原文:
####

崔云伟,刘增人
(1.山东艺术学院 艺术文化学院,山东 济南 250014;2.青岛大学北京鲁迅博物馆鲁迅研究中心,山东 青岛 266071)
时值鲁迅诞辰130周年、逝世75周年,2011年度的鲁迅作品研究呈现出异彩纷呈、创意不断的局面。笔者在充分利用网络资源的基础上,特意从中概括、梳理出鲁迅作品研究中的几个亮点。现述评如下,以与学界同仁共同探讨。
主要包括《呐喊》、《彷徨》、《故事新编》研究。
与《呐喊》研究有关的文章主要集中在《阿Q正传》、《狂人日记》、《故乡》。

####

任务说明:
逐字照录原文中从“时值鲁迅诞辰130周年、逝世”起到“与《呐喊》研究有关的文章主要集中在《阿Q正传》、《狂人日记》、《故乡》。”止的这一段。 数据是与原文无关的另一份材料。

数据内容:
####

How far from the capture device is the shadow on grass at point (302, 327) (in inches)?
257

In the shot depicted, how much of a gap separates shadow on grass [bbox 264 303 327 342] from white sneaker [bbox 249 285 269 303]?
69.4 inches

####

任务答案:
时值鲁迅诞辰130周年、逝世75周年,2011年度的鲁迅作品研究呈现出异彩纷呈、创意不断的局面。笔者在充分利用网络资源的基础上,特意从中概括、梳理出鲁迅作品研究中的几个亮点。现述评如下,以与学界同仁共同探讨。
主要包括《呐喊》、《彷徨》、《故事新编》研究。
与《呐喊》研究有关的文章主要集中在《阿Q正传》、《狂人日记》、《故乡》。